Formulado en clave teo-lógica: el Mundo no ha sido creado por un Divino Demiurgo. O, para mejor decirlo, lo que es no ha sido producido por un Inmenso Artesano Inmortal. Considerarlo así constituye una proyección del hacer técnico de los humanos. Quizá sólo así se calibre en su amplitud la consigna clásica (y romántica) de que el arte ha de imitar a la naturaleza. No era (ni será) cuestión de copiarla, de re-producirla mediante diversos dispositivos técnicos, cada uno de ellos más perfecto que aquel que sustituye. La imitación concierne a su dejar ad-venir sin un porqué, sin un para qué. Sin un Sentido. Nunca ha sido "lógico" que exista la Luna, ni la Tierra, ni las galaxias, ni el viento, ni el petróleo, ni esta brizna de hierba, ni yo, ni tú, ni el tiempo, ni nada, ni nadie.

"Imitar" a la physis sólo puede significar dejar que cada cosa eclosione desde sí misma y llegue al ser —sin pedir justificación y sin esperar compensación alguna.

Lo que ha logrado Heidegger es forzarnos a tomar en serio a la técnica (y al arte). La técnica no es inhumana —pero tampoco está simple y dócilmente en mano de los hombres. No es un mero instrumento. Concierne a todo un modo de estar, a una dimensión propia del Dasein. Es, digámoslo así, un modo de revelar lo que es. Su especificidad se halla en el para qué de esa revelación. <<El hacer salir lo oculto que prevalece en la técnica moderna>>, observa Heidegger, <<es una provocación que pone ante la Naturaleza exigencia de suministrar energía como tal pueda ser extraída y almacenada>> [15]. Su revelación depende íntegramente de este poder. La técnica (moderna) se reconoce por su poder de emplazamiento de la naturaleza.

Por el nexo de violencia que con ella irremisiblemente establece.

CATORCE

Este nexo forma sistema con todos los canales de extracción, depósito, transformación, distribución, transmisión, aplicación, conmutación y gasto de las energías de la naturaleza. El conjunto de conexiones, ritmos, actividades, canales, vías, recursos de almacenamiento, transportes, articulaciones y conversiones de esta energía natural se materializa para el animal humano en una verdadera naturaleza segunda que le determina de una manera más intensa y efectiva que sus dotaciones propiamente naturales. Su naturaleza es una naturaleza esencialmente emergida de su propio hacer, como ya nos ilustraba Hegel.

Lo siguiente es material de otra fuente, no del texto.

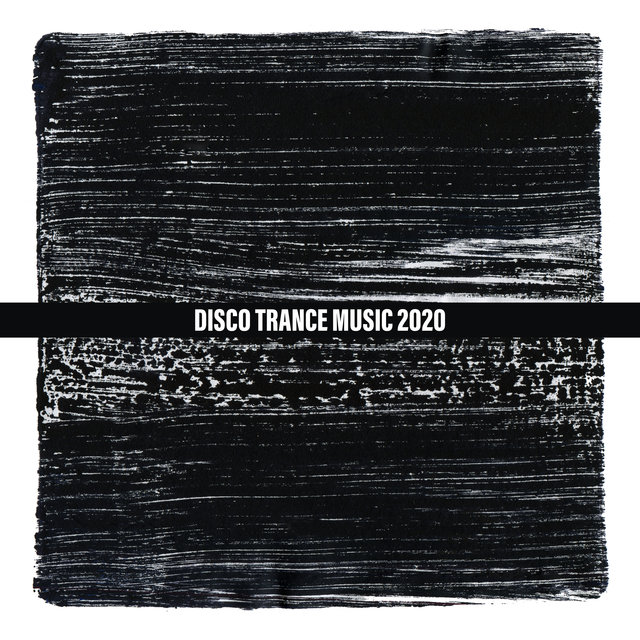 Disco Trance Music 2020: Best Songs for Dancing All Night Long, Chatting with Friends, Playing Party Games, Swimming in the Pool, Socializing, Having Fun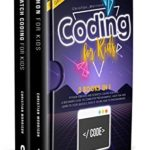 [PDF] [EPUB] CODING FOR KIDS: 2 BOOKS IN 1: Python For Kids And Scratch Coding For Kids. A Beginners Guide to Computer Programming. Have Fun and Learn to Code Quickly, Even If You'Re New To Programming. Download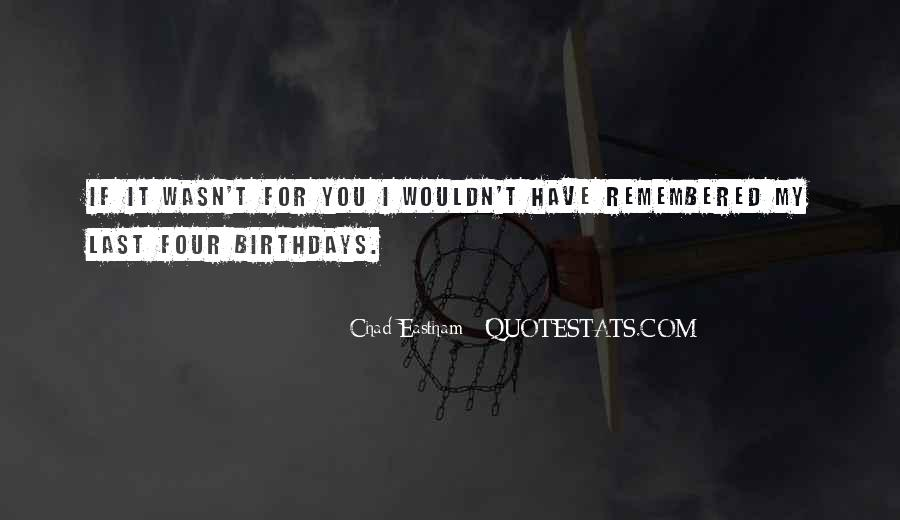 Chad Eastham Quotes #836977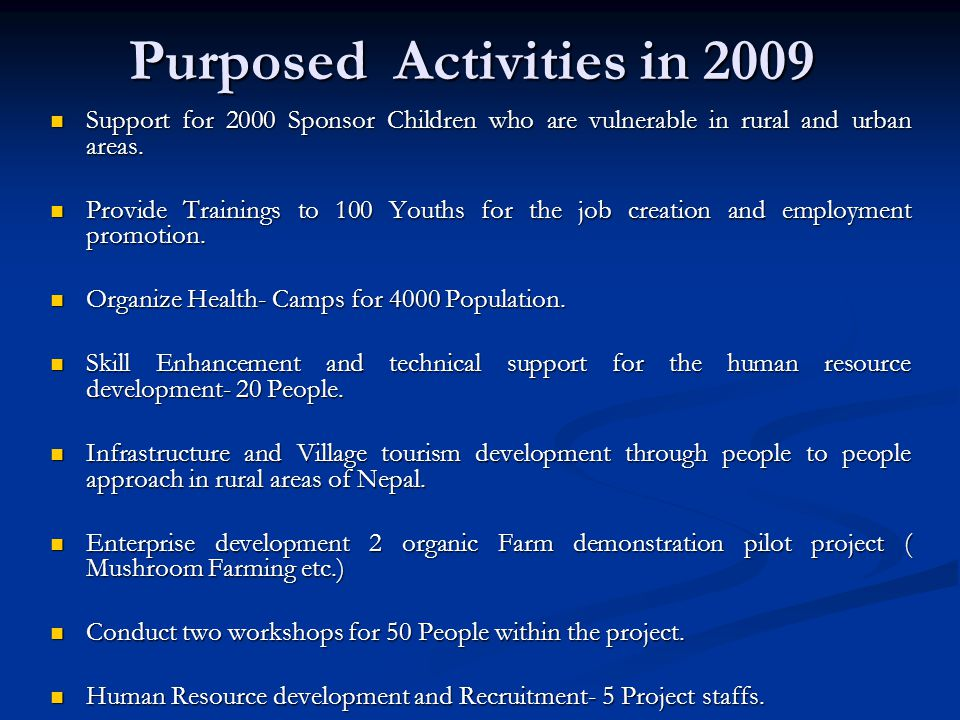 Purposed Activities in 2009 cont'd Volunteer trainings and Nepali language skill enhancement to abroad volunteers.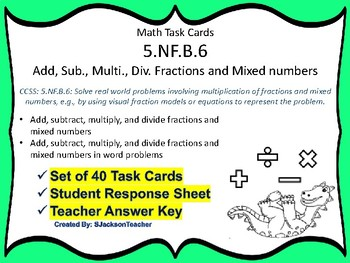 5.NF.B.6 Task Cards: Add, Sub, Multi, Div. fractions and Mixed Numbers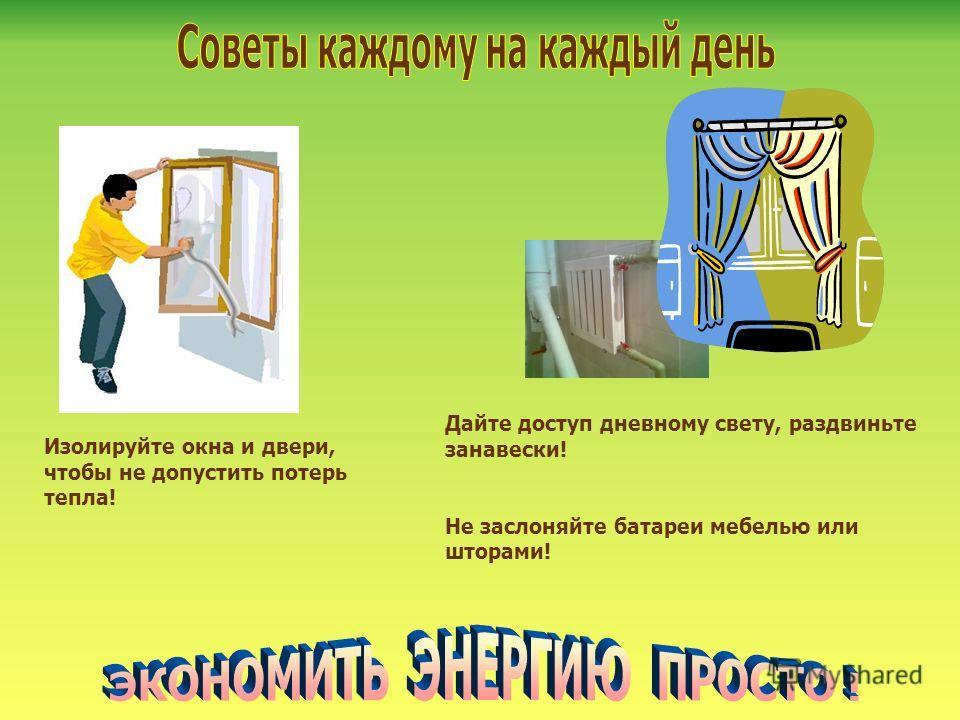 Изолируйте окна и двери, чтобы не допустить потерь тепла! Дайте доступ дневному свету, раздвиньте занавески! Не заслоняйте батареи мебелью или шторами!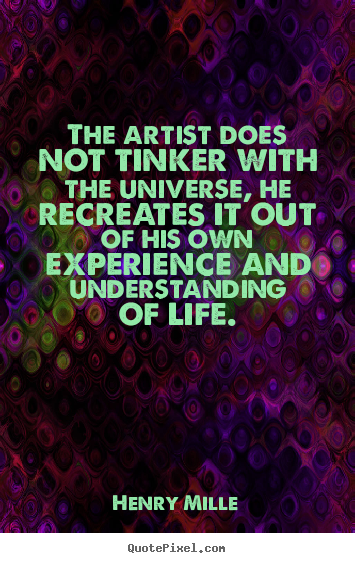 Design your own image quotes about life - The artist does not tinker with the universe,..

Resulta evidente que Heidegger contribuye a complementar (y a desestabilizar) el cuadro delineado por Hegel. Al describir al hombre como un efecto del funcionamiento del sistema técnico —la <<estructura de emplazamiento la naturaleza>> que en adelante identificaremos como la Ge-stell—, la perspectiva convencional según la cual se ha examinado la técnica se invierte por completo. Por eso es una necedad considerarla un medio a nuestra disposición. Nunca somos el sujeto activo de la provocación, sino el objeto que sufre todas las consecuencias de este sistema de emplazamientos.

Concedamos que el lenguaje empleado por el filósofo es quizás innecesariamente enmarañado. Pero también reconozcamos que en verdad se trata de un combate. La Gestell desafía —aun si lejanamente— al eidos. La técnica es sin lugar a dudas una dimensión del Dasein. Pero para la filosofía tradicional, tanto como para las ciencias de ella derivadas, tal dimensión eclipsa cualesquier otro rasgo o comportamiento del animal humano. La técnica es ineliminable. Sin embargo, no es la única dimensión de este ente. ¿Adivinamos ya cuál o cuáles son las otras dimensiones de este extraño espécimen, a la vez producto y productor de dos sistemas desigualmente artificiales y naturales?

Con todo, hay que advertir que el análisis de Heidegger es —al menos en este ensayo— relativamente errático en virtud de su defensa de la techné "antigua". Según esto no habría violencia en la actividad del labrador, del orfebre, del pescador, del carpintero. Entre la técnica antigua y la moderna no habría continuidad sino cesura. Es análogo al corte que nosotros podemos identificar, dentro de la modernidad, entre la técnica y el arte. Es un retorno a la vieja poíesis. Para Heidegger, la techné antigua deja aparecer a las cosas en lo abierto —exactamente del mismo modo que lo hace (o puede hacer) el arte en la época moderna. ¿Ha idealizado el filósofo esos tiempos pasados o la técnica moderna, efectivamente, habría traspasado un umbral en ausencia del cual resultaría inconcebible?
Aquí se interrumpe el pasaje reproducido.